Users can download a browser plugin so they can use Whisk functionality on any recipe they find, they can install a phone app on their phones to manage their shopping list and take it into the store with them offline or recipe websites can integrate our buttons as "widgets" for all their users to use. As we grow, we’d like to make Whisk available on as many different devices and platforms as possible with as many mediums of recipe content.
How will you make money on it?
Firstly – the system is totally free for users. Retailers pay us affiliate fees when we transact grocery baskets – so effectively pay for high-value users – people who like food, like good ingredients and shop for groceries often.
We also generate money from brands, who can place their product into user baskets. A brand could, for example, choose to "swap" a standard product for their branded product in specific user’s baskets. All these revenue streams allow us to make the service free for the end user and the advertising / product placement will be kept to one or two relevant adverts / placements for each basket.
How do you intend to market it both online and offline?
We have a variety of marketing methods. Primarily, our strategy to implement our button onto recipe websites with widgets means people will start seeing our button on all the recipe sites they visit. That’s very powerful for us. We pay recipe websites a revenue share in return for doing so – so they have a real incentive there too.
We use all the usual online marketing channels like social media and SEO (search engine optimisation) and PPC (pay-per-click advertising). Having featured on in the final of the BBC The Apprentice 2012 and pitched Whisk to Lord Sugar, our business does benefit from good PR too.
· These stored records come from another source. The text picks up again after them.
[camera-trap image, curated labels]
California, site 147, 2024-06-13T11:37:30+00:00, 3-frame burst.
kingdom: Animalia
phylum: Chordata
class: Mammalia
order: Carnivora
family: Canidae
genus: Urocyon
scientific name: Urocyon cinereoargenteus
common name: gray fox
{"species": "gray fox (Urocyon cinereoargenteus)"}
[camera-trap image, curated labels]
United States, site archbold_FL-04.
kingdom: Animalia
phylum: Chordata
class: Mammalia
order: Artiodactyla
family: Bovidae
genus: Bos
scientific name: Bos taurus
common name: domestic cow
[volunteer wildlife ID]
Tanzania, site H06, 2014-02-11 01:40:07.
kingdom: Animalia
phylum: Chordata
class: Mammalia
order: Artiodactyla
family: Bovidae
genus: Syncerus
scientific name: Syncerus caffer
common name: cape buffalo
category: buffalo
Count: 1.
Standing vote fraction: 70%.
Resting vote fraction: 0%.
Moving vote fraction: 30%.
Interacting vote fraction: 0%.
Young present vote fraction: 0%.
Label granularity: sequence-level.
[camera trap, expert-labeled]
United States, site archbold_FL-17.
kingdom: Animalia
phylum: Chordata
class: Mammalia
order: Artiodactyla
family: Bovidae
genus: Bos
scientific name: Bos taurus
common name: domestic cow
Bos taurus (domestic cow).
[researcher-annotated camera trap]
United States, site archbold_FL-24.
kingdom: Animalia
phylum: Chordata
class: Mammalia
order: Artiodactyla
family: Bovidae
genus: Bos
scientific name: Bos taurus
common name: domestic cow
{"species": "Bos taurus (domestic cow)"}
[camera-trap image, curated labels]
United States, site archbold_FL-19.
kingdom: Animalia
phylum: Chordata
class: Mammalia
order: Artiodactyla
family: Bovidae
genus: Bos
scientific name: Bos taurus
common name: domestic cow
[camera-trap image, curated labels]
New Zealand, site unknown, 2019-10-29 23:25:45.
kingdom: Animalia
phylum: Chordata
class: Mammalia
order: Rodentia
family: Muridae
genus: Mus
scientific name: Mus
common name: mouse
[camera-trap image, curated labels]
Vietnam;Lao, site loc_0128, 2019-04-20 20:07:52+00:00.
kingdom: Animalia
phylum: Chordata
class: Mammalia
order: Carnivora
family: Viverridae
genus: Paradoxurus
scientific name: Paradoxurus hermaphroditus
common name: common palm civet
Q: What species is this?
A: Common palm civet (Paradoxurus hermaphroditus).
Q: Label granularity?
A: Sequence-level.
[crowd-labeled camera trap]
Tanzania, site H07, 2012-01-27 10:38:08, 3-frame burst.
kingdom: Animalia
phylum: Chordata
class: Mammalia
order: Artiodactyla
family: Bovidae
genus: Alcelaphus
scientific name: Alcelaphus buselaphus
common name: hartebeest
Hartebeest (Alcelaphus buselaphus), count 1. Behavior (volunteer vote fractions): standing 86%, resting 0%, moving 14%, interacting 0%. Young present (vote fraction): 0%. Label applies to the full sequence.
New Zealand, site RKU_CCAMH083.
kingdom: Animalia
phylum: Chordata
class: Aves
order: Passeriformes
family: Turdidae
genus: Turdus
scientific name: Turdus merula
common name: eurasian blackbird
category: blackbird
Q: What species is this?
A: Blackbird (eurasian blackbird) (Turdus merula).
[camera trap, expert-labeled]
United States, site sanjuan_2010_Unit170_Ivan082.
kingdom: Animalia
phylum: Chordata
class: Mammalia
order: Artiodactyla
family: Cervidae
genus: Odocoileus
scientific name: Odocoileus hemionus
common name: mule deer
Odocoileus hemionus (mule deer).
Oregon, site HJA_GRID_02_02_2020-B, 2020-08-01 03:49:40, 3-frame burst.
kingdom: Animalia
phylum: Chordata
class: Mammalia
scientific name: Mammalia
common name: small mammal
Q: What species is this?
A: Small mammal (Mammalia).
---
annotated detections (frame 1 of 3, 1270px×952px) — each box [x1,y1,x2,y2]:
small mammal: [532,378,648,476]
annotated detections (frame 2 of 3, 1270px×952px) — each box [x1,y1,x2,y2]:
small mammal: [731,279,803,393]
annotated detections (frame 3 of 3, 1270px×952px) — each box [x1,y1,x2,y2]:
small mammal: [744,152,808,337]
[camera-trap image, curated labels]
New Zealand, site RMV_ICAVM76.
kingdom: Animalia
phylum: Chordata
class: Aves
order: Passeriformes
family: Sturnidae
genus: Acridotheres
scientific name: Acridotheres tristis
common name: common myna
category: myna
We’ve seen a lot of positive articles written about our service so that’s been a hugely successful marketing tool for us too.
What were your biggest challenges when setting up this online start-up?
The biggest challenge was getting the right people to work for us. The technology, as was hinted at by Lord Sugar in BBC’s The Apprentice, is very complex. It includes semantic technology and machine learning, both technologies one needs an intelligent team to build. This is the type of stuff the big technology giants are getting into – and as a start-up – it’s a challenge finding the right people to help us build it.
We were lucky to be approached by lots of candidates from appearing on the TV show and are very happy with the team we’ve put together. It’s now a race to get our functionality onto recipe websites and used! It’s a very exciting time.